= READING PASSAGE =
────

So how about a little more information to debunk Kennedy's article. At Salon.com there is an article by Farhad Majoo. Not exactly the bastion of conservatism over there at Salon, but his article is pretty interesting.

http://www.salon.com/news/feature/2006/06/03/kennedy/

A couple of key things in the article that debunk Kennedy,

"Scrubbing the voting rolls of people who hadn't voted in prior
elections isn't an arbitrary move. It's the law. Here's the relevant
section of the Ohio code, 3503.19, which states that a person who
"fails to vote in any election during the period of two federal
elections" shall have his registration "canceled." To be sure, people
who intended to vote and weren't aware of this rule could have been
cut from the rolls, and you might say that's unfair. But that's an
argument for a better election law, and not proof that the purges were
part of a Republican election-theft plot."

http://moritzlaw.osu.edu/electionlaw/ebook/part1/eligibility_rules_os.html

And again on the exit polls and in particular your Freeman statement.

"To begin with, Freeman and his team did not "find" the
survey-completion rates that Kennedy cites. Mitofsky released that
data in a public report. This data was not discovered "now" -- Freeman
and others have been touting it ever since Mitofsky put it out in
January 2005. You can see the data on page 37 of Mitofsky's report.
There, Mitofsky indeed shows that in precincts where Bush got 80
percent or more of the vote, an average of 56 percent of people who
were approached volunteered to take part in the poll, while in
precincts where Kerry got 80 percent or more of the vote, a lower
average of 53 percent of people were willing to be surveyed. But these
numbers don't reveal how Bush voters or Kerry voters behaved, they
only show how all voters, taken together in average, responded in
certain precincts. They are irrelevant to the question of whether
fraud occurred."

Majoo makes a pretty good case dispelling a lot of Kennedy's article.

────

= DATA =
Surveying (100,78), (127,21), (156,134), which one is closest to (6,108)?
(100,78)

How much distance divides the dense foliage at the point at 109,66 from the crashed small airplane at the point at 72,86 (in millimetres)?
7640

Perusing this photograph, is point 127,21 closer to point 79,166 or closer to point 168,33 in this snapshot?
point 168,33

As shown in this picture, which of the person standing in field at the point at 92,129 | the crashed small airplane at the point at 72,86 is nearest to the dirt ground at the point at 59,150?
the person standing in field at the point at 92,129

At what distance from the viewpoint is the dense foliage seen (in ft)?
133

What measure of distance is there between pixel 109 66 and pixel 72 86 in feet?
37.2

────

= WHAT NEEDS TO BE DONE =
In the post rebutting Kennedy's article, which section of the Ohio code requires canceling the registration of someone who fails to vote during the period of two federal elections?

= WRITTEN ANSWER =
Section 3503.19